Fabian Thomas s'est heurté à ces problèmes de manutention. Il a acquis un domaine l'an dernier et l'a équipé à neuf. A cette occasion, il a acheté un pressoir Gemignani de 5 hl, importé d'Italie par Brun Colomb, Les Billaux (Gironde). ' Les vins sont superbes , explique-t-il. C'est facile à utiliser, mais c'est long et c'est très physique. Il faut au moins être deux pour placer la cage sous le pressoir. Il y a là un système à améliorer. ' Brun Colomb déclare l'avoir fait. Ses pressoirs sont désormais équipés de guides posés au sol, qui amènent la cage précisément sous le plateau. S'il avait ces accessoires, Fabian Thomas ne serait que partiellement soulagé car ses difficultés tiennent à une seconde cause. Le sol de son chai est en mauvais état et en pente marquée. Il heurte les roues. Le franchissement du dénivelé est pénible.
Agrifoy et Brun Colomb vendent deux marques de pressoirs prévus pour extraire l'huile des olives. Agrifoy affirme avoir vu, le premier, qu'ils convenaient aux rouges. Ses efforts d'adaptation ont porté sur la mise au point de chariots robustes et pratiques. Un pressoir Cep de 5 hl, avec deux cages en bois et deux chariots, vaut 10 370 euros (68 000 F). Pour des cages en Inox, il faut compter 11 890 euros (78 000 F). Brun Colomb est meilleur marché. Son modèle de 5 hl en bois vaut 9 150 euros (60 000 F). Il déconseille l'Inox.
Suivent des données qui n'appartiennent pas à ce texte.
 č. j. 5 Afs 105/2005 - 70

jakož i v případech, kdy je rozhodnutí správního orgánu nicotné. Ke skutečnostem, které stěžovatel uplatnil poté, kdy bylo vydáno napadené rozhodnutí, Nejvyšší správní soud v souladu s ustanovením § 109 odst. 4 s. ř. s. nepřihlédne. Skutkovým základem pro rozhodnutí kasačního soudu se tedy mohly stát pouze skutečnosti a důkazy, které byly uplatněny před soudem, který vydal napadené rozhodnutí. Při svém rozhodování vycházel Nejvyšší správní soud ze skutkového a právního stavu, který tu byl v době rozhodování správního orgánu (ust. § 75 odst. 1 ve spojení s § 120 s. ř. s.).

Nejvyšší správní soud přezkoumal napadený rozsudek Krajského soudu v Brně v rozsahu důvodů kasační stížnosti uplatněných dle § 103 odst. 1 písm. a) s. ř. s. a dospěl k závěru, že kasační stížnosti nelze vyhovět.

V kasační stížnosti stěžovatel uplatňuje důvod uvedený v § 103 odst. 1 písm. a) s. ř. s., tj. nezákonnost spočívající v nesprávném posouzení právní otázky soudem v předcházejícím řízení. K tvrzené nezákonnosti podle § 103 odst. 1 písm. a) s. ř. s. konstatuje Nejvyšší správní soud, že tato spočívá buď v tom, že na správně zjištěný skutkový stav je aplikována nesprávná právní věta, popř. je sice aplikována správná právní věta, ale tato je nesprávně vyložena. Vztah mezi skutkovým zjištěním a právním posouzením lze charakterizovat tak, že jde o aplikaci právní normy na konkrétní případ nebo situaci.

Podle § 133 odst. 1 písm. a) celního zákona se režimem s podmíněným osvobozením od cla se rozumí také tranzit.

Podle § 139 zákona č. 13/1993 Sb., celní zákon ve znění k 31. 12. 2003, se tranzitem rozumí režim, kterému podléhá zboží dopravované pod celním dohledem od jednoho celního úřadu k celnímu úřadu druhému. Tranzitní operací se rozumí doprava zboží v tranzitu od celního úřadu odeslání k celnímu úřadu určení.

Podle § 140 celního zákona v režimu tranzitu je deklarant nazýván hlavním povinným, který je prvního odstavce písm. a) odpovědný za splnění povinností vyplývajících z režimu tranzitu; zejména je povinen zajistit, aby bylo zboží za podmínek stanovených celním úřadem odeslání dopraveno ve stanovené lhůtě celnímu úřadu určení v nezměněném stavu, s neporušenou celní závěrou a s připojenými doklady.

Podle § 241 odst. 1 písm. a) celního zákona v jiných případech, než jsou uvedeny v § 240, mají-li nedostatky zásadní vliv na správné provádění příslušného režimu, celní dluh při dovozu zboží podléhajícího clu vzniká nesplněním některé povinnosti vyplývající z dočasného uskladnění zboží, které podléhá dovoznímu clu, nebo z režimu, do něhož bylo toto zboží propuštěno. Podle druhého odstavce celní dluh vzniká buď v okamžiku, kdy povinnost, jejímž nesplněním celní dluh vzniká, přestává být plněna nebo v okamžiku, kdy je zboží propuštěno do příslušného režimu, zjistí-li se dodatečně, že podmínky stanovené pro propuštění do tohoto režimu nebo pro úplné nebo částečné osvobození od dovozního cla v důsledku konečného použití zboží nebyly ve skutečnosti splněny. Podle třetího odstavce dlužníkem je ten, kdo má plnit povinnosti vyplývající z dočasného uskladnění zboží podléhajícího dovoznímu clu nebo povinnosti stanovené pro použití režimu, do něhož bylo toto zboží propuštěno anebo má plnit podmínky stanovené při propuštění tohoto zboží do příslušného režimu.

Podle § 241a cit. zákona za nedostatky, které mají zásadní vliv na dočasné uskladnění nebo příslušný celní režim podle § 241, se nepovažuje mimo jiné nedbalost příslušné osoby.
Agrifoy dispose encore d'un 9 hl dont il ne pousse pas la vente car il débite autant que le 5 hl. Les jus, contraints de traverser une plus grande épaisseur de marc, sont ralentis. Ce phénomène interdit d'augmenter la capacité des pressoirs verticaux. Egretier, à Narbonne (Aude), pense avoir trouvé un remède avec le double plateau concentrique. Après une première étape où les deux plateaux descendent simultanément, seul le plus petit continue de s'enfoncer pour sortir les jus coincés au coeur du marc. Ce matériel est en cours de construction. Il n'a pas encore été testé. S'il tient ses promesses, le pressurage vertical s'ouvrira de nouveaux horizons.